Without a respect for contradiction, one can certainly achieve violent social change. One can overthrow a government by force and not be bothered by anything anyone else has to say about it. But violent social change has a harder time being a force for good. Lenin and Mao were idealists like King and Gandhi; but their names are remembered far more ambiguously, for good reason.

On this point consider the sophist Thrasymachus in Plato’s Republic. While Thrasymachus agrees that the conclusions of Socrates’s arguments make sense, he never really agrees to accept them. When Socrates presents Thrasymachus with his final conclusion – that “injustice is never more profitable than justice” – Thrasymachus does not acknowledge its truth or display a conversion, as so many of Socrates’s interlocutors do. Instead he merely seems to shrug and take an “agree to disagree” approach: “Let that be your banquet, Socrates, at the feast day today.” This argument to justice might be your opinion, Socrates, but no matter how rational it is, it will never be mine. Such a view is where the likes of Caputo lead us: I don’t care what reason says, I just keep my views.

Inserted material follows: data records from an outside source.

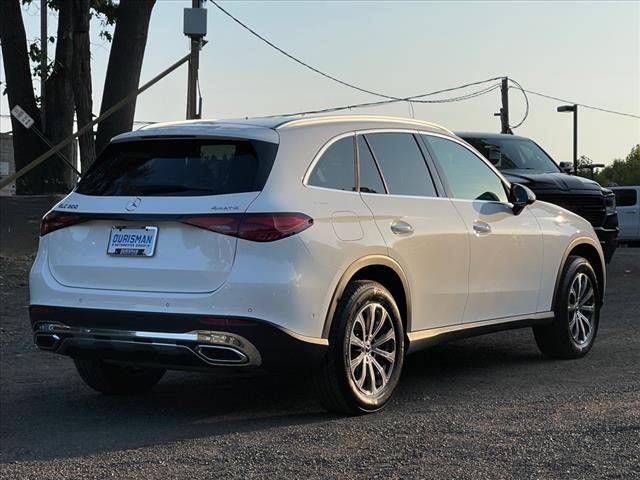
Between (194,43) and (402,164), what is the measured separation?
9507 mm

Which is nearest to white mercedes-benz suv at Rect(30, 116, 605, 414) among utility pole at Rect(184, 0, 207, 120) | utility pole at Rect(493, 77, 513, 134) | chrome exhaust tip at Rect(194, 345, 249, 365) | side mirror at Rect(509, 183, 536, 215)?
chrome exhaust tip at Rect(194, 345, 249, 365)

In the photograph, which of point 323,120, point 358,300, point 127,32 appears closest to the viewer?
point 358,300

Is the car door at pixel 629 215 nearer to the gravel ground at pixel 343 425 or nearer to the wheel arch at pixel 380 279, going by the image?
the gravel ground at pixel 343 425

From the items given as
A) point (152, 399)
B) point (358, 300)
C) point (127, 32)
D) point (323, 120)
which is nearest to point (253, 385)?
point (152, 399)

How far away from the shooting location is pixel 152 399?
6512 mm

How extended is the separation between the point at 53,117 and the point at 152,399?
12.0 meters

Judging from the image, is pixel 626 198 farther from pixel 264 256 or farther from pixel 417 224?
pixel 264 256

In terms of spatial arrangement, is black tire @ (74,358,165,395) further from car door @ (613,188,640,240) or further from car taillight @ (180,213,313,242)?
car door @ (613,188,640,240)

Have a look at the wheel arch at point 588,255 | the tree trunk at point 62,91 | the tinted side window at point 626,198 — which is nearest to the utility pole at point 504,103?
the tinted side window at point 626,198

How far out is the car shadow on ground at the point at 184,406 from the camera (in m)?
5.33

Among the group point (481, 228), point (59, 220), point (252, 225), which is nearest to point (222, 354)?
point (252, 225)

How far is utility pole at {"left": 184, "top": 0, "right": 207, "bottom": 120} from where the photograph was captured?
14648 millimetres

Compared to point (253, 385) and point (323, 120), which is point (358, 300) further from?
point (253, 385)

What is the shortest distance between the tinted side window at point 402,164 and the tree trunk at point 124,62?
10808mm
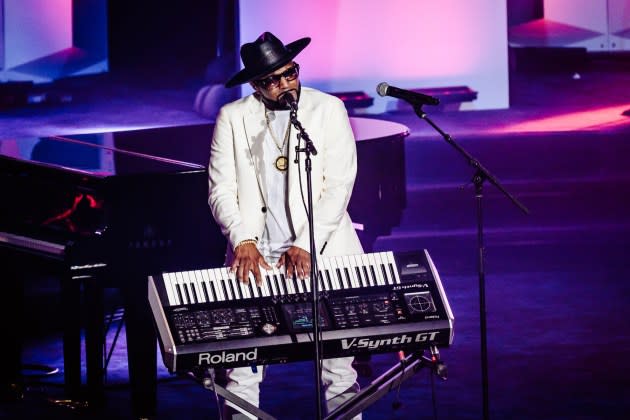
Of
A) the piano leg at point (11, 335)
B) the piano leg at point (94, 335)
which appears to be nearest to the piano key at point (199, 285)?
the piano leg at point (94, 335)

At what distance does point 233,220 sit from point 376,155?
1747 mm

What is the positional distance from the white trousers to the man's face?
2.96ft

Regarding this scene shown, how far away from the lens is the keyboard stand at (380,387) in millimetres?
3754

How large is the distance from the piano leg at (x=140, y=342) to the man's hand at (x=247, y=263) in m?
0.89

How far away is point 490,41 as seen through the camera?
8.79 m

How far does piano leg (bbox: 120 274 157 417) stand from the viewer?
4578 mm

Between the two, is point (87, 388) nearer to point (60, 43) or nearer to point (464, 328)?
point (464, 328)

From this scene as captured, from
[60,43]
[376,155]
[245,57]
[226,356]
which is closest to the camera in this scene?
[226,356]

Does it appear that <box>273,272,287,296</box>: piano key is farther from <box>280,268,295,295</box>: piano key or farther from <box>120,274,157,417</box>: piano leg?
<box>120,274,157,417</box>: piano leg

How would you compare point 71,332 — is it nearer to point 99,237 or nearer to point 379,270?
point 99,237

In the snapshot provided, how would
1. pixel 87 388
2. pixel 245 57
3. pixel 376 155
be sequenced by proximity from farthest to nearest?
1. pixel 376 155
2. pixel 87 388
3. pixel 245 57

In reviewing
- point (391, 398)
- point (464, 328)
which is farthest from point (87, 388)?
point (464, 328)

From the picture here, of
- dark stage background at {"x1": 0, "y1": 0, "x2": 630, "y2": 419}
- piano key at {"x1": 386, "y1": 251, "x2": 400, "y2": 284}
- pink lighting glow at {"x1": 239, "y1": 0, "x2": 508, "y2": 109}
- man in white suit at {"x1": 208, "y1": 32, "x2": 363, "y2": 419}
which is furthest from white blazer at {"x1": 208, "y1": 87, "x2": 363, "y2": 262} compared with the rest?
pink lighting glow at {"x1": 239, "y1": 0, "x2": 508, "y2": 109}

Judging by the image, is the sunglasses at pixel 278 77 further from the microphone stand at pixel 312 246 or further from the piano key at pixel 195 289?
the piano key at pixel 195 289
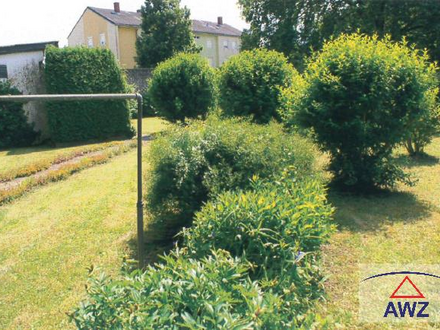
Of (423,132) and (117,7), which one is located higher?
(117,7)

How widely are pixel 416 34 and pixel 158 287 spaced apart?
22.2 metres

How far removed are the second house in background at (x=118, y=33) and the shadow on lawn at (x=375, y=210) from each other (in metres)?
27.6

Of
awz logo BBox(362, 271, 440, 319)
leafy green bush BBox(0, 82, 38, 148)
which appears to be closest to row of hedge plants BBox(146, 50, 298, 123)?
awz logo BBox(362, 271, 440, 319)

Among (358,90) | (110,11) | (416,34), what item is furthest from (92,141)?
(110,11)

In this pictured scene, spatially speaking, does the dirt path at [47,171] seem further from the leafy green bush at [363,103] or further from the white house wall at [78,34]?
the white house wall at [78,34]

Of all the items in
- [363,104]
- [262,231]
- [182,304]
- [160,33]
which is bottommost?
[182,304]

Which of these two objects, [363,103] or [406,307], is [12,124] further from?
[406,307]

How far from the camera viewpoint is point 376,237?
15.2 feet

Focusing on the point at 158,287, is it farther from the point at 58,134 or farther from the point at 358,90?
the point at 58,134

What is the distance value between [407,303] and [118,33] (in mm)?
35727

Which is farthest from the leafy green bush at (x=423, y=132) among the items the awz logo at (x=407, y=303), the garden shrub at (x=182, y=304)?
the garden shrub at (x=182, y=304)

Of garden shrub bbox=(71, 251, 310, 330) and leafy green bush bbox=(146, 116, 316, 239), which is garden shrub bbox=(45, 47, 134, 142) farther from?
garden shrub bbox=(71, 251, 310, 330)

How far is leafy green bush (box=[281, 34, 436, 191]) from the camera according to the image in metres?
5.79

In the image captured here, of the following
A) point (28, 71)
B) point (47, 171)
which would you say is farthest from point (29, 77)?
point (47, 171)
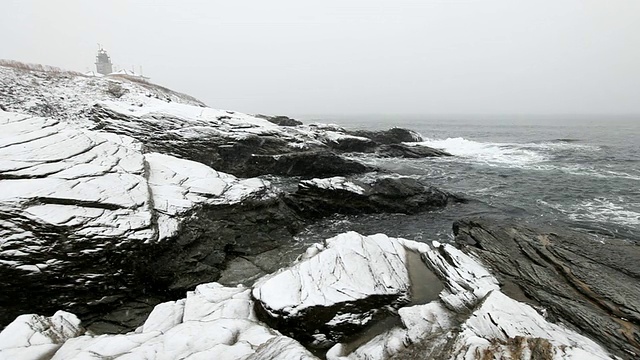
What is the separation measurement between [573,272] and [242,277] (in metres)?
11.9

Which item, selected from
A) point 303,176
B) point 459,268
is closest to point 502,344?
point 459,268

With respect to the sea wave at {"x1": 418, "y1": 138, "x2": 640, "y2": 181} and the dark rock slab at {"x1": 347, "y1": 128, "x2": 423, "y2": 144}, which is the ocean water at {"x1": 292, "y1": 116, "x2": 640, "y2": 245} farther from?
the dark rock slab at {"x1": 347, "y1": 128, "x2": 423, "y2": 144}

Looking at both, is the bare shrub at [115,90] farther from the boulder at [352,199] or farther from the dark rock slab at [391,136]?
the boulder at [352,199]

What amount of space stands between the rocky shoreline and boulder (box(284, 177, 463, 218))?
101 cm

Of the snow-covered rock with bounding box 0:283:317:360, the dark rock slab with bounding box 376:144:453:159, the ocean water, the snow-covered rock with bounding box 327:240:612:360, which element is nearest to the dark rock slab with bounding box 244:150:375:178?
the ocean water

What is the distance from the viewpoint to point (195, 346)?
17.5 feet

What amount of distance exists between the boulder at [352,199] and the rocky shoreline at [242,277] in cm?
101

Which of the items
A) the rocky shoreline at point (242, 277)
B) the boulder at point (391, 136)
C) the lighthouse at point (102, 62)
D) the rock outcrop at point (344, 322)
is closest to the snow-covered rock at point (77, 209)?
the rocky shoreline at point (242, 277)

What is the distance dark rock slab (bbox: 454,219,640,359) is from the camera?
758 centimetres

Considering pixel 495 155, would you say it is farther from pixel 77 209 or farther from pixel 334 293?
pixel 77 209

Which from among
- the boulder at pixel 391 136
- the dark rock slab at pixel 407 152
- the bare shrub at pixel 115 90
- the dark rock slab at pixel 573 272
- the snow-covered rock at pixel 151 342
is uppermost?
the bare shrub at pixel 115 90

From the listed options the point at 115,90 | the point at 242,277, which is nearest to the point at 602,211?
the point at 242,277

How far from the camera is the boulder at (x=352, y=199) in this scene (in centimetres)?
1694

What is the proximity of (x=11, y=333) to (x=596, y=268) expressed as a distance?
16777 millimetres
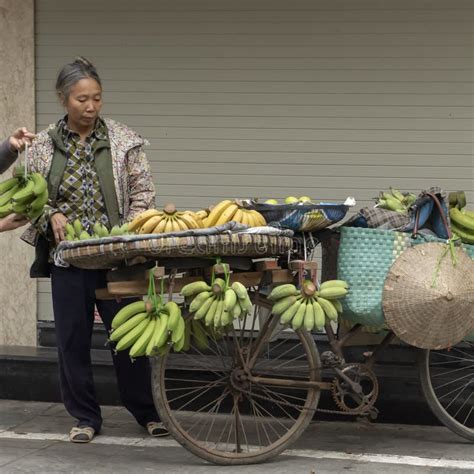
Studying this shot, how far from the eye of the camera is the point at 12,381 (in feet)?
26.6

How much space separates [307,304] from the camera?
625cm

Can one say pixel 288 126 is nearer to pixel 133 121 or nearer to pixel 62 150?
pixel 133 121

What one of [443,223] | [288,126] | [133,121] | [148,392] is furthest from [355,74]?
[148,392]

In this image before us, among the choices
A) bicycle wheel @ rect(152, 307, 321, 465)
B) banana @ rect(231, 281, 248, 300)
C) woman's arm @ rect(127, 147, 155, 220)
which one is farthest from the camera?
woman's arm @ rect(127, 147, 155, 220)

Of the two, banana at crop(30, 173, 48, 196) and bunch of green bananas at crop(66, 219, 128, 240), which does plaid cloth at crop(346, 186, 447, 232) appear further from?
banana at crop(30, 173, 48, 196)

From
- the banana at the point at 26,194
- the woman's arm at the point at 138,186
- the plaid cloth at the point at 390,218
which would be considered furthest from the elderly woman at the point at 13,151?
the plaid cloth at the point at 390,218

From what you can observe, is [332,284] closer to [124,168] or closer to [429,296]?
[429,296]

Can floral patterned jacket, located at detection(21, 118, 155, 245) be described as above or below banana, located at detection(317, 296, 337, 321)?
above

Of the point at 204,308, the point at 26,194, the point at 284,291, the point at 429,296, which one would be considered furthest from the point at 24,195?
the point at 429,296

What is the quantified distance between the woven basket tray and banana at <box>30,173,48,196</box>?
1.34 feet

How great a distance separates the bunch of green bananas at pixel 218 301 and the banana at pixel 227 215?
0.98 ft

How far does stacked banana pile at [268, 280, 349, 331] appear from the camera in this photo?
6.20 metres

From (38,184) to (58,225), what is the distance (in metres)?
0.28

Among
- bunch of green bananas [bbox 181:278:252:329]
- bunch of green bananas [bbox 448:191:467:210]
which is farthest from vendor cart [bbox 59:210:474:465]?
bunch of green bananas [bbox 448:191:467:210]
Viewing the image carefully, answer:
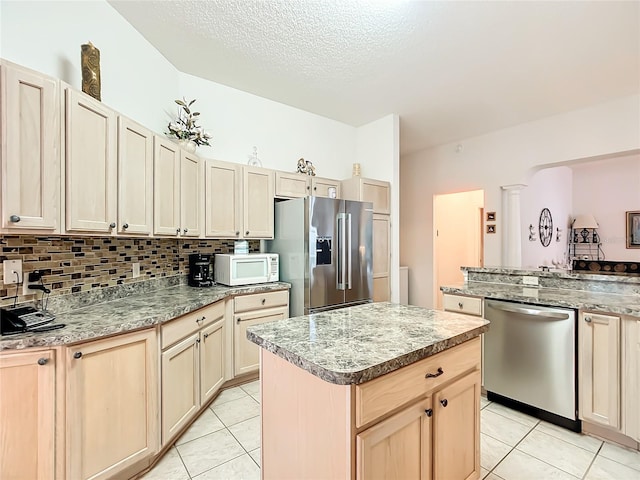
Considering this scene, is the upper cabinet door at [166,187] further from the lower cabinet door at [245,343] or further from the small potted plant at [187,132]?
the lower cabinet door at [245,343]

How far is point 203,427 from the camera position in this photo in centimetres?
220

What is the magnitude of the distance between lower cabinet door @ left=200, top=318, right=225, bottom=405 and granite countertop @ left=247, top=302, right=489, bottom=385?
109 cm

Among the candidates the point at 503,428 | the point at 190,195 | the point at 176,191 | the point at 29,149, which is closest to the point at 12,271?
the point at 29,149

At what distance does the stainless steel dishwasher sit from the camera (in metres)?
2.13

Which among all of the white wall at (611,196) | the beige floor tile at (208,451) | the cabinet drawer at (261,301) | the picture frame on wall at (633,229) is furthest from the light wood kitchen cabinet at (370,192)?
the picture frame on wall at (633,229)

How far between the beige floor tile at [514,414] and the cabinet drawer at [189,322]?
234cm

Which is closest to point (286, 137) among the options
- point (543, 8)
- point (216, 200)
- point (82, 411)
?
point (216, 200)

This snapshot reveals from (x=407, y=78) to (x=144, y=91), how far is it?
94.3 inches

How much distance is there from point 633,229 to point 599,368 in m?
5.92

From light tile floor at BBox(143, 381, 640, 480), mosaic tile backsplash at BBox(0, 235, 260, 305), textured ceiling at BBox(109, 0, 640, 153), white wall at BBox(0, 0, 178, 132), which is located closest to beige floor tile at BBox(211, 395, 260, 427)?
light tile floor at BBox(143, 381, 640, 480)

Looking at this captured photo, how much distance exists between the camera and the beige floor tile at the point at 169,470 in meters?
1.72

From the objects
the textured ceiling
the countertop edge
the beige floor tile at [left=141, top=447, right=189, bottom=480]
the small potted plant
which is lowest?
the beige floor tile at [left=141, top=447, right=189, bottom=480]

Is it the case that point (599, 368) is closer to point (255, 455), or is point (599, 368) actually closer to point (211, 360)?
point (255, 455)

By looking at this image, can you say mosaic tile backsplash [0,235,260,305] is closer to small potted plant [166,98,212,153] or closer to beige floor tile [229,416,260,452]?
small potted plant [166,98,212,153]
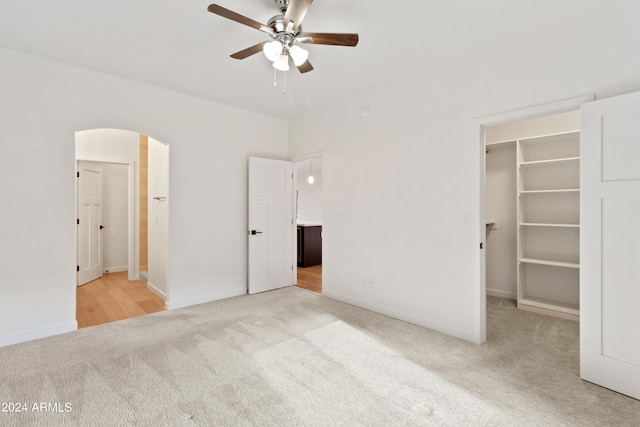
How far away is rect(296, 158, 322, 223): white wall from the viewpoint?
9.32 metres

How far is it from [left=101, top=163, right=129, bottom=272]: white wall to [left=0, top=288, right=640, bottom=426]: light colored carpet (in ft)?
10.8

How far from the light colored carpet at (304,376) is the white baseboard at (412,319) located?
88mm

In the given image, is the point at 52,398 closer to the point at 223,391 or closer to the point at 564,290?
the point at 223,391

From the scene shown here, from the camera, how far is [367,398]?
79.2 inches

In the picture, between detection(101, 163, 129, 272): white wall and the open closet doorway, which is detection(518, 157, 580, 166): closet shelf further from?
detection(101, 163, 129, 272): white wall

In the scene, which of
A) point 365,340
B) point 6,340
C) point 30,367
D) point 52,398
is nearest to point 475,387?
point 365,340

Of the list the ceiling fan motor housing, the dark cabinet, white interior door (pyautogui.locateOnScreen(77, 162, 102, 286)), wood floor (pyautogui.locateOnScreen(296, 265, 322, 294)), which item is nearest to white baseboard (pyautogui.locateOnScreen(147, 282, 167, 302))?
white interior door (pyautogui.locateOnScreen(77, 162, 102, 286))

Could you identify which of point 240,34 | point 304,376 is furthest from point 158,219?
point 304,376

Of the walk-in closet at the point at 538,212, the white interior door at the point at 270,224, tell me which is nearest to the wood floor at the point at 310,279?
the white interior door at the point at 270,224

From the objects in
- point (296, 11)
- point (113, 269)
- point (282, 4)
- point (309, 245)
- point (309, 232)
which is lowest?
point (113, 269)

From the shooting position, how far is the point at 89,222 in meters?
5.34

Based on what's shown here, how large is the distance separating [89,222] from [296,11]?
536 centimetres

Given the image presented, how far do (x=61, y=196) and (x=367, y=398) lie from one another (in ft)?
11.1

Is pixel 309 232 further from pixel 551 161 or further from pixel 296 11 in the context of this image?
pixel 296 11
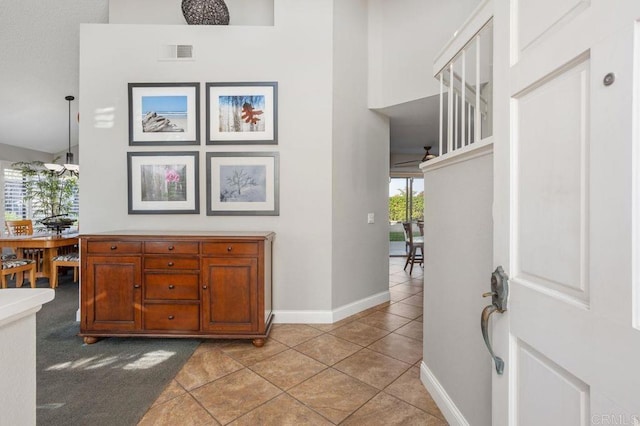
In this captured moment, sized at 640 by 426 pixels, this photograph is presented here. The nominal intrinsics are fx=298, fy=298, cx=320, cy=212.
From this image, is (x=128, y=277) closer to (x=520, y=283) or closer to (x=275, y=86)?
(x=275, y=86)

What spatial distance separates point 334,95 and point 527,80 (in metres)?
2.56

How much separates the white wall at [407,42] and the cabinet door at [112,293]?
3102 millimetres

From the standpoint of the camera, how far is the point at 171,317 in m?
2.60

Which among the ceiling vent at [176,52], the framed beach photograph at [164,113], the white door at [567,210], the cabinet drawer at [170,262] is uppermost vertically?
the ceiling vent at [176,52]

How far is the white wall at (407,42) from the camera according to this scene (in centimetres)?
312

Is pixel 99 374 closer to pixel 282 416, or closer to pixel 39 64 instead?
pixel 282 416

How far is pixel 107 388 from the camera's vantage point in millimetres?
2004

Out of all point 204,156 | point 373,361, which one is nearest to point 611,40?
point 373,361

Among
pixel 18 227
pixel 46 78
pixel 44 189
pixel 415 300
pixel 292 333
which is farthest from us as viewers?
pixel 44 189

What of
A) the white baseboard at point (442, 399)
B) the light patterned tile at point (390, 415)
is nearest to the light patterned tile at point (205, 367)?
the light patterned tile at point (390, 415)

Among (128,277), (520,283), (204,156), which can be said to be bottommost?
(128,277)

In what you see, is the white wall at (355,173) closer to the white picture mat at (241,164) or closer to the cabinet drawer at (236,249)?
the white picture mat at (241,164)

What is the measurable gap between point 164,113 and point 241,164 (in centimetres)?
97

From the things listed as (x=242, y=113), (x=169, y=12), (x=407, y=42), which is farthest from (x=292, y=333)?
(x=169, y=12)
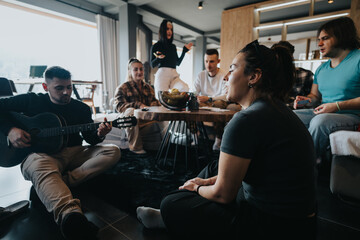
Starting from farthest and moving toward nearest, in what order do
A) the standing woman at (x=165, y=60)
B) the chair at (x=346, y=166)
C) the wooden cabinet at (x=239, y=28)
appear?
the wooden cabinet at (x=239, y=28) < the standing woman at (x=165, y=60) < the chair at (x=346, y=166)

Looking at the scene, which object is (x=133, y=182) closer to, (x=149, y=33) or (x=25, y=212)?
(x=25, y=212)

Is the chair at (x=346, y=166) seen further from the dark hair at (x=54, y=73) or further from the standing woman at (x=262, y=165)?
the dark hair at (x=54, y=73)

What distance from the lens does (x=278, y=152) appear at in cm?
66

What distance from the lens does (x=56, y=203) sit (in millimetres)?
1075

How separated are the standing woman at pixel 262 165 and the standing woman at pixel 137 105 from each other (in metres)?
1.77

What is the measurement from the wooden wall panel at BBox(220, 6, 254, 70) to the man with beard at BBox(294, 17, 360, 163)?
343cm

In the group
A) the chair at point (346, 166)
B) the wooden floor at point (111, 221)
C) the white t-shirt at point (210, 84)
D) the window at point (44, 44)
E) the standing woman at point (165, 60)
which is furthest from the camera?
the window at point (44, 44)

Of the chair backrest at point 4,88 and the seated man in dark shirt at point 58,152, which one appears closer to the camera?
the seated man in dark shirt at point 58,152

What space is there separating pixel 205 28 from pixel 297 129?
799 centimetres

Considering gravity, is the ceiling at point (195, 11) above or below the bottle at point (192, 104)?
above

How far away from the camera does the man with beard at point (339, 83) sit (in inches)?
61.4

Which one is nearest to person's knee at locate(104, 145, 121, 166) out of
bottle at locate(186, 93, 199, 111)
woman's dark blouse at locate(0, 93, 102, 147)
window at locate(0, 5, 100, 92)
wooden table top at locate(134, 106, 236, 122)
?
woman's dark blouse at locate(0, 93, 102, 147)

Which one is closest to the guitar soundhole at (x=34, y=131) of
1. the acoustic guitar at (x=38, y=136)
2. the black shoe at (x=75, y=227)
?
the acoustic guitar at (x=38, y=136)

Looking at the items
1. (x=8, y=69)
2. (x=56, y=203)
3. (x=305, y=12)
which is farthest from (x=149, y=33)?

The problem with such a conclusion, however, is expressed in the views that Thrasymachus himself is expressing. It’s not coincidence that Thrasymachus tells us justice is the interest of the stronger. For indeed, if we do not feel the normative force of non-contradiction, if we do not allow ourselves to be convinced by reason and truth, then politics must necessarily be Thrasymachean. Without an attempt to convince people rationally of the value of their positions, as Gandhi and King did, then the strong rule. But the oppressed and marginalized, those whose causes postmodernists claim to take up, are weak effectively by definition.

The rule of the strong, then, is what we might expect to see accompany postmodern thought. And is it in fact what we do see? Well, the rise of postmodernism as a theory, in the ’80s through the ’00s, coincides with the rise of right-wing politics worldwide. Social programs for the poor and dispossessed were cut everywhere; patriarchal and oppressive cultural tradition made a comeback everywhere from George W. Bush to Lee Kuan Yew; while the right wing pushed its agenda aggressively, left-leaning governments made little of the major initiatives to support marginalized groups that characterized the post-WWII era. Is all of this merely a coincidence? Causation is always hard to establish, and it would be difficult ever to say for sure. I can’t help but note again, though, that one of the first of the new wave of right-wingers, the Ayatollah Khomeini, was endorsed by Michel Foucault. That great friend of gay rights wound up endorsing a state in which homosexuality is punishable by death.

A recently popular slogan among political activists, one that Gandhi and King could easily endorse, is “speak truth to power.” Yet the whole point of Foucault’s work seems to be to tell us that there is no truth but only power – in other words, to speak power to truth. Foucault and Derrida’s views most often seem to be taken up on the grounds of challenging oppressive structures; but they are, as far as I can see, no friends to the marginalized or oppressed. Whether judged by its effects or by its truth value, postmodernism comes up lacking or worse.